Brace yourselves…Sydney Film Festival has returned with yet another hair-raising line-up of horror flicks that are sure to shock even the most fearless of thrill-seekers! Whether you’re a hardcore horror buff or still peeking through your fingers, we’ve paired up some of our spookiest films with Sydney’s most enigmatic escape rooms to make sure you get the ultimate thrill this winter!
King of indie horror Larry Fessenden is back on the scene with Depraved, a terrifying, hallucinatory and darkly comic Frankenstein remake set in present-day New York. Updating the Gothic Sci-Fi classic for the 21st century, Fessenden’s Dr. Frankenstein is a PTSD afflicted military surgeon haunted by memories serving in the Middle East. Sharing a gruesome focus on disturbed doctors and human experiments, the ‘Dr. M’ escape room at Mission Sydney is Depraved’s perfect match, forcing its players to escape the fate of becoming a deranged chemist’s next laboratory rats!

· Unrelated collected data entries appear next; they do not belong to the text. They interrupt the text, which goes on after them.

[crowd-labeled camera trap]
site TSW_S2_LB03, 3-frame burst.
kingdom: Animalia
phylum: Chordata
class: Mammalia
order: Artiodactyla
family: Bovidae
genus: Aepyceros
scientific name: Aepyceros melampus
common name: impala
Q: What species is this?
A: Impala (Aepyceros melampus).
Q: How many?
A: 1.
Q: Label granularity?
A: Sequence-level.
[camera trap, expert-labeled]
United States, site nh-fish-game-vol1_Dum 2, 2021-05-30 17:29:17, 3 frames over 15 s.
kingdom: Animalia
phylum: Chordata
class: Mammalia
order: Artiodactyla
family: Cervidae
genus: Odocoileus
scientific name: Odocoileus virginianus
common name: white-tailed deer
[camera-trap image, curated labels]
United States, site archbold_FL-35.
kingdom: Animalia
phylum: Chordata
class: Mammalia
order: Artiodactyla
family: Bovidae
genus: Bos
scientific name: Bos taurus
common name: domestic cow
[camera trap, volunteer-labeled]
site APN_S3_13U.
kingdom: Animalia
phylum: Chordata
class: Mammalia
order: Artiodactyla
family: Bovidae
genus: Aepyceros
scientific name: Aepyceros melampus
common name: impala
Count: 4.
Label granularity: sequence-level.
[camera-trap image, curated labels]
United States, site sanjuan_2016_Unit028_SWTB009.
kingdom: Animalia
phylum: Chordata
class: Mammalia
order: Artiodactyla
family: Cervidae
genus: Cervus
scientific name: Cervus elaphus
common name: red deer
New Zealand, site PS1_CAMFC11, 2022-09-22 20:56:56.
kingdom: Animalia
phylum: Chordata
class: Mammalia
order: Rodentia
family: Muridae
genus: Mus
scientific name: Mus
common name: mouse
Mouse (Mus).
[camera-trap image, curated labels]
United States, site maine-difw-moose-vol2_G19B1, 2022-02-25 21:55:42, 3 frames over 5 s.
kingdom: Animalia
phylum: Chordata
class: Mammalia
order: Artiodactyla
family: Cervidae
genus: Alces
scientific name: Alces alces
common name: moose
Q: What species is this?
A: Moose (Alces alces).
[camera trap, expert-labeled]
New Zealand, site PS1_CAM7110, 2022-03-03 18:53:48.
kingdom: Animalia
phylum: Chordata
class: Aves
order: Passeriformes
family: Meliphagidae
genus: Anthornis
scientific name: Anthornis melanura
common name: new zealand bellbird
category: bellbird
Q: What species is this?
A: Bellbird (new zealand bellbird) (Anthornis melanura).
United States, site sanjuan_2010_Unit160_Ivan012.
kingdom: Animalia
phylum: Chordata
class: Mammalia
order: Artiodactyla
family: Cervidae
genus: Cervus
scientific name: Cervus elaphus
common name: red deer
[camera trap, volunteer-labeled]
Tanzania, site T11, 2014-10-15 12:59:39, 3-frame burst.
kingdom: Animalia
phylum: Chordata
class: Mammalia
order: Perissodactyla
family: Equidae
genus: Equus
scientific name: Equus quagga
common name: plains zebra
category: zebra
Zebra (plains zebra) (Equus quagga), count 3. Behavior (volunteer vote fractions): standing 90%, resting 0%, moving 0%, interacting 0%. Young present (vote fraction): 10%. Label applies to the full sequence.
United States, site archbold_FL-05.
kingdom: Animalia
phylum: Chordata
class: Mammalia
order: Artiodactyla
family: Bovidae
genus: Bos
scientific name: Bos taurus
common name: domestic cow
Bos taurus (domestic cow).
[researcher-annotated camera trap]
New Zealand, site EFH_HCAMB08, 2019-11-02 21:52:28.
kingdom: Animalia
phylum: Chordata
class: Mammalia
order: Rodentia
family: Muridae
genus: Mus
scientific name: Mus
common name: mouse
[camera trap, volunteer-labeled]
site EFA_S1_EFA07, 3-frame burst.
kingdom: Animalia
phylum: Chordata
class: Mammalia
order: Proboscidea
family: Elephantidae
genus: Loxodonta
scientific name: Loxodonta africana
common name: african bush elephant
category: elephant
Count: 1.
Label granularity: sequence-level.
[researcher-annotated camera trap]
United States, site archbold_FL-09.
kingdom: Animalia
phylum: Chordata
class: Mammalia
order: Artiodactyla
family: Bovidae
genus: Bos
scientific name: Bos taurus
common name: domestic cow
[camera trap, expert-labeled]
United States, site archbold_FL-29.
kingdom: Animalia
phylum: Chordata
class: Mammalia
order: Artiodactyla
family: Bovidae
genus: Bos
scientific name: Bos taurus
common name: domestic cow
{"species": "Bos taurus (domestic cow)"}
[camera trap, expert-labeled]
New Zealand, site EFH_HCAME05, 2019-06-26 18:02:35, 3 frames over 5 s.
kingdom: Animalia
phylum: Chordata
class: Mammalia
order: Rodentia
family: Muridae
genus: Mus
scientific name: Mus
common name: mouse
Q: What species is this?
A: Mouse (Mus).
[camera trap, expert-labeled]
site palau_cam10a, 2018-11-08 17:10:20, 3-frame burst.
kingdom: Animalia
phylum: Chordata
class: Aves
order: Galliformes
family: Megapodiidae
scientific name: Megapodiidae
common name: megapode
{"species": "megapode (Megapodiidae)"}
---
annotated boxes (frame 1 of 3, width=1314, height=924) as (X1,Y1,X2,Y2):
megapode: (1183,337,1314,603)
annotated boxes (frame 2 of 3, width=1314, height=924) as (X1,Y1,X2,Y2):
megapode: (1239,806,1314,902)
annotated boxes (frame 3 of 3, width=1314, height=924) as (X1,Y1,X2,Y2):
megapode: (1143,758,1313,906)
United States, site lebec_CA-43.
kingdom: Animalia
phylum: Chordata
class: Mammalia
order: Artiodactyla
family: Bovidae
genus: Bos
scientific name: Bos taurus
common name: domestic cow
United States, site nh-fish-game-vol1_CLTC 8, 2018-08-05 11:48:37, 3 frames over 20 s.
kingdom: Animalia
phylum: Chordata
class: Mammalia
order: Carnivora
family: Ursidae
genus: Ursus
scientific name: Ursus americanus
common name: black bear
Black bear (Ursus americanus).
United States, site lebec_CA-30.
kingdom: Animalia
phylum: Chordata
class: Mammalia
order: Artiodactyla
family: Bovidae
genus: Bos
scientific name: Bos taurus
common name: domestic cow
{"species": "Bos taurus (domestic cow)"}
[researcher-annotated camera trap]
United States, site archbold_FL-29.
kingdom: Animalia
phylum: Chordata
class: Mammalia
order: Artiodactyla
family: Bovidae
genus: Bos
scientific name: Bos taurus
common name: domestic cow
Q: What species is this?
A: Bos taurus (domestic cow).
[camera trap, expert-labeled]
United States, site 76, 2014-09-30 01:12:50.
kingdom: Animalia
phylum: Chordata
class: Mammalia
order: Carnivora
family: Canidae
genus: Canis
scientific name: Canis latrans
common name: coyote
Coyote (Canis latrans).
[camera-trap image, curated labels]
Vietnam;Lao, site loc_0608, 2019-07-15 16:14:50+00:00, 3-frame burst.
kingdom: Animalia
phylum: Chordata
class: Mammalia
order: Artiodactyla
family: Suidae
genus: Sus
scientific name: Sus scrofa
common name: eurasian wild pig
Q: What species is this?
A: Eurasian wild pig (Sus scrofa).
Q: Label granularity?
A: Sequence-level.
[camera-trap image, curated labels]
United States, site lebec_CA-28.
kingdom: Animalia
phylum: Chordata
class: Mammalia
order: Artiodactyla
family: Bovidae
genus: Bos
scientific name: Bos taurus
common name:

This sumptuous, drop-dead-gorgeous (pun intended) film tells the wicked tale of a dazzling red dress as it is passed from from owner to owner, wreaking havoc on whoever dares to wear it. Soaked in the spirit of ultra-stylised, eye-popping Italian thrillers of the ‘70s and ‘80s (i.e. the candy-coloured nightmares of Suspira, Deep Red, Blood and Black Lace), In Fabric is an exquisitely crafted fashion-nightmare that is sure to thrill and intoxicate. Set in a mysterious haunted manor, the ‘Akame Room’ at Xcapes Chippendale makes a stunning pair, inviting you to take part in your own blood-soaked thriller filled with suspense, surprise and state-of-the-art design and technology.
A tip-top throwback to 1930s British murder mysteries, Here Comes Hell is an awfully outrageous, delightfully ghastly comic horror pastiche which unfolds in a typical Old Dark House. Sharing a classic black-and-white style, retro vibe and eerie atmosphere, ‘The Marlowe Hotel’ room at Cipher Room, Erskineville makes a spiffing counterpart, letting you step inside your own film-noir throwback as a private investigator in 1950s New York.
A haunting and unsettling tale in which the past inhabitants of a Canadian village are raised from the dead, Canadian maverick Denis Côté’s new film Ghost Town Anthology is an innovative and nuanced take on the horror genre. Filmed in grainy 16mm and featuring superb sound design, the film is an intimate and meditative exploration of collective trauma and the social crises that create “ghost towns”. Also featuring a harrowing soundtrack and disturbing atmosphere, we’ve paired this film with ParaPark’s spine-chilling ‘Gateway No. 9’, where horrifying sounds echo through a village from an old abandoned building, and you’ve been summoned to enter its darkened halls and retrieve the souls that have been locked inside.
If you didn’t have daddy issues before, this slow-burn “family film” thriller with a demented, deadly, and disgusting difference is sure to give you an overdose of father-son dysfunction. When 35-year-old New York hipster Norval (Elijah Wood) receives a letter from his estranged father, he immediately packs his bags and sets off to his dad’s isolated and eccentric cabin. You’ve probably already guessed, but let’s just say that this reunion errs much more on the side of stomach-turning than heart-warming. We’ve matched this insane thriller with Cipher Room’s chilling mystery-room ‘The Cabin’, which requires you to investigate a deserted cabin on your hunt for a notorious serial killer.
Mangled bodies, a severed hand on a plate, a pitch-black room. Both surreal and horrifying, the ‘Butcher’s Burrow’ room at Exitus Darling Harbour makes a disturbingly fitting pair with David Lynch’s Eraserhead. Screening as part of our All Night Cine-Love In extravaganza, this nightmarish, surreal and darkly comical horror will transport you to a grungy dystopian world like no other. With an incredibly eerie soundscape of industrial noise, blood-spurting re-animated roast chicken and a baby that gives Rosemary’s a run for its money, Eraserhead is a one-of-a-kind cinematic experience, simultaneously sickening and spectacular.